Word by word and line by line, write out all of the records.
--------------------------------------------------
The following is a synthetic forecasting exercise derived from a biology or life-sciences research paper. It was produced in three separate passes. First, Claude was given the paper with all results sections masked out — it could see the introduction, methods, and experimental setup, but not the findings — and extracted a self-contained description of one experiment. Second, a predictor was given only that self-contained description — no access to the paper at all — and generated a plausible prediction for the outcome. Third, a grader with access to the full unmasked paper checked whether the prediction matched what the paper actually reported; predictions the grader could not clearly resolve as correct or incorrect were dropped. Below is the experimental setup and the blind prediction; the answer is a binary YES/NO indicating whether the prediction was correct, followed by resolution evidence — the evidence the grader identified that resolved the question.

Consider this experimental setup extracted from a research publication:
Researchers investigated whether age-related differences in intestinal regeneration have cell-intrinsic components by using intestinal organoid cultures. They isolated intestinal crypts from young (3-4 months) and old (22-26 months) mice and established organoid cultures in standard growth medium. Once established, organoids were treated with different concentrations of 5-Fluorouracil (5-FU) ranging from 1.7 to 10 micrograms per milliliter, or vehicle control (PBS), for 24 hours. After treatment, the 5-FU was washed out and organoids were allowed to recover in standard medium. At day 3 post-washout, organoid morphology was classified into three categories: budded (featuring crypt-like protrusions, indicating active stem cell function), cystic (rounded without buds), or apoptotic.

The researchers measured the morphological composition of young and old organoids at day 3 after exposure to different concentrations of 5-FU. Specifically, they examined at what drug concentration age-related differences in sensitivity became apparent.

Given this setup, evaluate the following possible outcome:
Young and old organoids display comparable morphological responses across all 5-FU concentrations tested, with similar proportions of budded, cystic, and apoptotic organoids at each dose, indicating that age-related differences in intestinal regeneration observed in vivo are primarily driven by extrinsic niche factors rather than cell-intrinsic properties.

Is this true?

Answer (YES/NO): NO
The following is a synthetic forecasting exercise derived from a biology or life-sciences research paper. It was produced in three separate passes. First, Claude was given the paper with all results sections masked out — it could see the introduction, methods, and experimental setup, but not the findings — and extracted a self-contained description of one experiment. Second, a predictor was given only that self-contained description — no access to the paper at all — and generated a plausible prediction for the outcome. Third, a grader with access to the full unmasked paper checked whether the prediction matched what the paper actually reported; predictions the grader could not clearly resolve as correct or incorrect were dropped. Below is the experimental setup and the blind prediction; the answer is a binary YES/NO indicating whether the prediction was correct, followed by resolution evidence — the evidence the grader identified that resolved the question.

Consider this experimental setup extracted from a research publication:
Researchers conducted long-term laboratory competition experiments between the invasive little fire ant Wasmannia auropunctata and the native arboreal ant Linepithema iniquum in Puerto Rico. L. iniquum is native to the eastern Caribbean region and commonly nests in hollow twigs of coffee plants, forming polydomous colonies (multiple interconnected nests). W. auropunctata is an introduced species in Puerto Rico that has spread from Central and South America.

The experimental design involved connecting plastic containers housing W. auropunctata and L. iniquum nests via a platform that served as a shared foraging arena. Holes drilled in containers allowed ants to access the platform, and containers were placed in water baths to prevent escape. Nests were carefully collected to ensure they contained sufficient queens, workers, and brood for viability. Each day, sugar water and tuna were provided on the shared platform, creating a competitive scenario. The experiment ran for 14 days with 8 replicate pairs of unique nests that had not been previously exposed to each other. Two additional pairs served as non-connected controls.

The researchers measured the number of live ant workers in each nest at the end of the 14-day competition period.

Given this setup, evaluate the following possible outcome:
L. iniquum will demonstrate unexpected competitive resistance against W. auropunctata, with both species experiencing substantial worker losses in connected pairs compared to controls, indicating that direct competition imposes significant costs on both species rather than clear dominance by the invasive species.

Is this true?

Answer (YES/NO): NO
--------------------------------------------------
## Solution for this exercise
The following is a synthetic forecasting exercise derived from a biology or life-sciences research paper. It was produced in three separate passes. First, Claude was given the paper with all results sections masked out — it could see the introduction, methods, and experimental setup, but not the findings — and extracted a self-contained description of one experiment. Second, a predictor was given only that self-contained description — no access to the paper at all — and generated a plausible prediction for the outcome. Third, a grader with access to the full unmasked paper checked whether the prediction matched what the paper actually reported; predictions the grader could not clearly resolve as correct or incorrect were dropped. Below is the experimental setup and the blind prediction; the answer is a binary YES/NO indicating whether the prediction was correct, followed by resolution evidence — the evidence the grader identified that resolved the question.

Consider this experimental setup extracted from a research publication:
Researchers investigated whether age-related differences in intestinal regeneration have cell-intrinsic components by using intestinal organoid cultures. They isolated intestinal crypts from young (3-4 months) and old (22-26 months) mice and established organoid cultures in standard growth medium. Once established, organoids were treated with different concentrations of 5-Fluorouracil (5-FU) ranging from 1.7 to 10 micrograms per milliliter, or vehicle control (PBS), for 24 hours. After treatment, the 5-FU was washed out and organoids were allowed to recover in standard medium. At day 3 post-washout, organoid morphology was classified into three categories: budded (featuring crypt-like protrusions, indicating active stem cell function), cystic (rounded without buds), or apoptotic.

The researchers measured the morphological composition of young and old organoids at day 3 after exposure to different concentrations of 5-FU. Specifically, they examined at what drug concentration age-related differences in sensitivity became apparent.

Given this setup, evaluate the following possible outcome:
Young and old organoids display comparable morphological responses across all 5-FU concentrations tested, with similar proportions of budded, cystic, and apoptotic organoids at each dose, indicating that age-related differences in intestinal regeneration observed in vivo are primarily driven by extrinsic niche factors rather than cell-intrinsic properties.

Is this true?

Answer (YES/NO): NO
The following is a synthetic forecasting exercise derived from a biology or life-sciences research paper. It was produced in three separate passes. First, Claude was given the paper with all results sections masked out — it could see the introduction, methods, and experimental setup, but not the findings — and extracted a self-contained description of one experiment. Second, a predictor was given only that self-contained description — no access to the paper at all — and generated a plausible prediction for the outcome. Third, a grader with access to the full unmasked paper checked whether the prediction matched what the paper actually reported; predictions the grader could not clearly resolve as correct or incorrect were dropped. Below is the experimental setup and the blind prediction; the answer is a binary YES/NO indicating whether the prediction was correct, followed by resolution evidence — the evidence the grader identified that resolved the question.

Consider this experimental setup extracted from a research publication:
Researchers conducted long-term laboratory competition experiments between the invasive little fire ant Wasmannia auropunctata and the native arboreal ant Linepithema iniquum in Puerto Rico. L. iniquum is native to the eastern Caribbean region and commonly nests in hollow twigs of coffee plants, forming polydomous colonies (multiple interconnected nests). W. auropunctata is an introduced species in Puerto Rico that has spread from Central and South America.

The experimental design involved connecting plastic containers housing W. auropunctata and L. iniquum nests via a platform that served as a shared foraging arena. Holes drilled in containers allowed ants to access the platform, and containers were placed in water baths to prevent escape. Nests were carefully collected to ensure they contained sufficient queens, workers, and brood for viability. Each day, sugar water and tuna were provided on the shared platform, creating a competitive scenario. The experiment ran for 14 days with 8 replicate pairs of unique nests that had not been previously exposed to each other. Two additional pairs served as non-connected controls.

The researchers measured the number of live ant workers in each nest at the end of the 14-day competition period.

Given this setup, evaluate the following possible outcome:
L. iniquum will demonstrate unexpected competitive resistance against W. auropunctata, with both species experiencing substantial worker losses in connected pairs compared to controls, indicating that direct competition imposes significant costs on both species rather than clear dominance by the invasive species.

Is this true?

Answer (YES/NO): NO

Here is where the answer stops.